▸ 原文
朝ドラ「あんぱん」第54話では、伍長に昇進した嵩が、海軍少尉となった弟・千尋と小倉で再会。揺れる兄弟の想いが交錯します。

あんぱん 11週 第54話|放送前ネタバレあらすじ・考察|兄弟が交わす夏のちかい
1944年(昭和19年)・夏
入隊してから2年が経ち、伍長に昇進した嵩(北村匠海)。ある日、嵩の弟・千尋から手紙が届き、小倉で会うことになったのです。差出人の欄に『海軍少尉 柳井千尋』とあり、何も知らなかった嵩は驚くのでした。
自ら海軍予備学生へ
弟・千尋(中沢元紀)と久しぶりに顔を合わせた嵩。千尋は京都帝国大学で法律の勉強をしていると思っていた嵩は、白い軍服姿の弟にショックを隠せません。

▸ 課題一覧
1 > 第54話のあらすじについて、次の問いに答えてください。
(a) 入隊から2年後、嵩は何に昇進したか。
(b) 嵩と千尋が会うことになった場所はどこか。
(c) 嵩は、千尋が京都帝国大学で何をしていると思っていたか。
2 > 第54話のあらすじを、最後の文の直後から書き継いでください。

▸ 記録抜粋
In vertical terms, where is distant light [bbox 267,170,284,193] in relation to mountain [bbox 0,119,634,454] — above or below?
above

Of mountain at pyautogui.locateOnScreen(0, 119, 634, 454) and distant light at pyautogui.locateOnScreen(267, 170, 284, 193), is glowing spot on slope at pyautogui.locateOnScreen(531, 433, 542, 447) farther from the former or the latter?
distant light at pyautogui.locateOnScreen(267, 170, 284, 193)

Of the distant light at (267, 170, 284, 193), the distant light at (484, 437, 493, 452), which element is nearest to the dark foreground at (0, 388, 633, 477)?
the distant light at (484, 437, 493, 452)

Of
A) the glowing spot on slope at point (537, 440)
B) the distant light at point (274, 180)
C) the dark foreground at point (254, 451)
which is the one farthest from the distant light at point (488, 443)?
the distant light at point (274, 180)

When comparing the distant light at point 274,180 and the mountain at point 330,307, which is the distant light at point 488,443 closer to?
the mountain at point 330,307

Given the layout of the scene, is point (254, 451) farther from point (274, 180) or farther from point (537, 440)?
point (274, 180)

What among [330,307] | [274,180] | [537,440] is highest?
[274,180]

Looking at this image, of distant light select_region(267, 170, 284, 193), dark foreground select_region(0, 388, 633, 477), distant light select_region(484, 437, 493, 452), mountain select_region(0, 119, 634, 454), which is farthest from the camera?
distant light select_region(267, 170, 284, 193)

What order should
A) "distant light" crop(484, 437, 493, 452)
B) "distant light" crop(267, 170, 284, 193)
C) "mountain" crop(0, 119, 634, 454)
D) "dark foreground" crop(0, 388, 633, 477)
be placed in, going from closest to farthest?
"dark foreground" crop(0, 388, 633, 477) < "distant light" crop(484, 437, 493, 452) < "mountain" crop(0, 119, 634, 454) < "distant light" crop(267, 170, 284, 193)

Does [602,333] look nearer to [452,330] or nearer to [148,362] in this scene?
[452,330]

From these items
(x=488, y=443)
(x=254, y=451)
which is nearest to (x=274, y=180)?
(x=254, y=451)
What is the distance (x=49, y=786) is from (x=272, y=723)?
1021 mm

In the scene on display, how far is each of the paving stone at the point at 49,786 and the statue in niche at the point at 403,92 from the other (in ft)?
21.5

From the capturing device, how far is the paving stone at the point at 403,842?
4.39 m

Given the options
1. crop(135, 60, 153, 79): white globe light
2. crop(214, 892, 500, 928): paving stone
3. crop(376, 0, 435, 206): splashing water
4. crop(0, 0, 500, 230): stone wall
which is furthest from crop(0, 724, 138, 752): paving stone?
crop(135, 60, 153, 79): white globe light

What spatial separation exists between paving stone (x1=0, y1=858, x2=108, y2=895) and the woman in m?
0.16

▸ 課題別解答
1 >
(a) 伍長
(b) 小倉
(c) 法律の勉強

2 >
お酌をしようとする千尋に、嵩は「お前、酒なんか飲めるのか」と驚きます。「大学で酒を覚えた」と千尋。今の状況に至った経緯を話し始めました。
卒業が半年繰り上げになり、自ら海軍予備学生に志願したと千尋は説明します。まず海兵隊に入り、その後は対潜学校に入ったと言うのです。
さらに、駆逐艦に乗るための訓練を4ヶ月で叩き込まれたと語る千尋。敵の潜水艦のスクリュー音を探知して爆雷を仕掛けると淡々と話すのです。
千尋の強い覚悟
そんな千尋の様子に、嵩は「千尋、お前どうしちゃったんだよ…」と、戸惑いと憤りを覚えました。お前が聞きたかったのは弱い者たちの声であり、彼らを救いたかったのではないかと問うのです。
千尋は家族みんなにとっての自慢であり、誇りなのだと伝える嵩。伯父・寛(竹野内豊)が生前に話していた「何のために生まれて、何をして生きるがか」という言葉を持ち出しました。
しかし、千尋は「もうやめてくれ!」と反発します。さらに、5日後には佐世保から駆逐艦に乗り、南方へ向かうのだと告げるのです。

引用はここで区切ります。